Elliot and Roslyn Jaffe Food Allergy Institute, Division of Allergy and Immunology, Department of Pediatrics, Mount Sinai School of Medicine, New York, NY.
J Allergy Clin Immunol Pract. 2013 Jan;1(1):75-82. doi: 10.1016/j.jaip.2012.11.002. Epub 2012 Dec 27.
Increasing data suggest that analysis of IgE to peanut components can be clinically helpful and possibly more accurate than IgE to whole peanut. Not all studies examining this topic, however, have used prospective samples, multiple components, and peanut challenges.
We sought to determine the utility of peanut component testing, using a standardized, commercially available test done before oral peanut challenge in various populations of patients with suspected peanut allergy from 2 different countries.
IgE to whole peanut and the recombinant allergen components Ara h 1, 2, 3, and 8 were analyzed from serum samples drawn before double-blind peanut challenge from 4 distinct cohorts of patients with suspected peanut allergy from 2 nations (United States and Sweden).
Patients (n = 167; median age, 11.7 years; interquartile range, 7.0-15.0 years) had serum analyzed for peanut components and completed an oral food challenge to peanut.
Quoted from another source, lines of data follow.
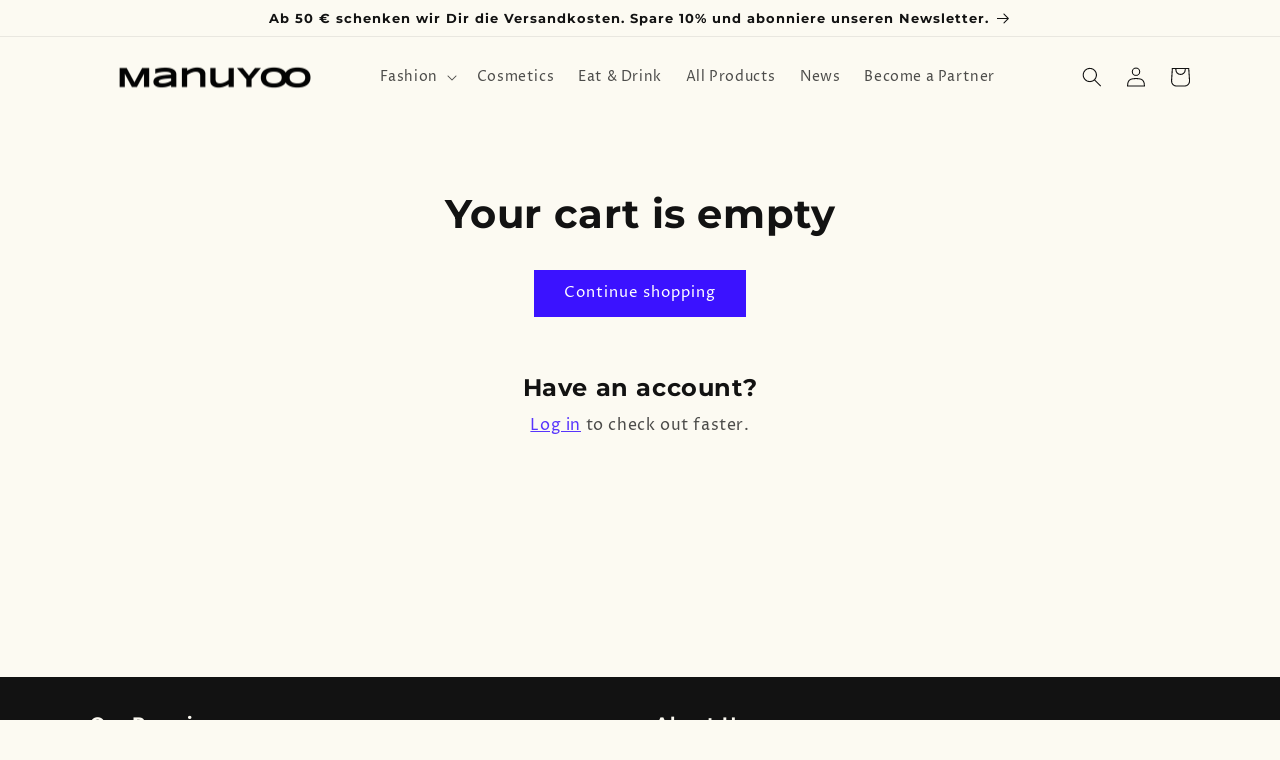

--- FILE ---
content_type: application/javascript; charset=utf-8
request_url: https://cs.complianz.io/cookie-solution/confs/js/25926859.js
body_size: -182
content:
_cmplc.csRC = { consApiKey: '45VIpyNaWiyyjzc0BlBF4FyXvya61Bs4', brand: 'Complianz', publicId: '5d735615-215a-41e1-a491-dbef25cb3bbf', floatingGroup: false };
_cmplc.csEnabled = true;
_cmplc.csPurposes = [4,1,3,5];
_cmplc.cpUpd = 1765990315;
_cmplc.csFeatures = {"geolocation_setting":true,"compliance_solution_white_labeling":1,"rejection_recovery":false,"full_customization":true,"multiple_languages":true,"mobile_app_integration":false};
_cmplc.csT = null;
_cmplc.googleConsentModeV2 = true;
_cmplc.totalNumberOfProviders = 6;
Although IgE to peanut was the most sensitive test (0.93), Ara h 2 was the most specific (0.92) and provided the best positive predictive value (0.94) of all the tests. Ara h 2 was also the best overall diagnostic test by receiver operating characteristic analysis (area under the curve, 0.84; P < .05).
In patients with suspected peanut allergy, IgE to peanut is a sensitive test but is not specific. IgE to Ara h 2 is a more specific and more accurate diagnostic test in this sampling of patients with suspected peanut allergy. Given each tests attributes, a stepwise approach to testing may provide clinicians with a way to minimize the need for peanut challenges.
越来越多的数据表明,分析花生成分的 IgE 可能具有临床意义,并且比 IgE 对整个花生更准确。然而,并非所有研究该主题的研究都使用了前瞻性样本、多种成分和花生挑战。
我们旨在确定花生成分检测的实用性,使用标准化的、市售的测试,在来自两个不同国家的疑似花生过敏的各种患者人群中,在口服花生挑战之前进行。
从来自两个国家(美国和瑞典)的 4 个不同队列的疑似花生过敏患者的双盲花生挑战前抽取的血清样本中分析了总花生和重组过敏原成分 Ara h 1、2、3 和 8 的 IgE。
患者(n=167;中位年龄 11.7 岁;四分位间距 7.0-15.0 岁)对花生成分进行了血清分析,并完成了花生口服食物挑战。虽然 IgE 对花生是最敏感的测试(0.93),但 Ara h 2 是最特异的(0.92),并且所有测试中提供了最佳的阳性预测值(0.94)。Ara h 2 通过接受者操作特征分析(曲线下面积,0.84;P<.05)也是最佳的总体诊断测试。
在疑似花生过敏的患者中,IgE 对花生是一种敏感的测试,但特异性不高。IgE 对 Ara h 2 是一种更特异和更准确的诊断测试,在这个疑似花生过敏患者的样本中。考虑到每个测试的属性,逐步测试方法可能为临床医生提供一种方法,以最小化对花生挑战的需求。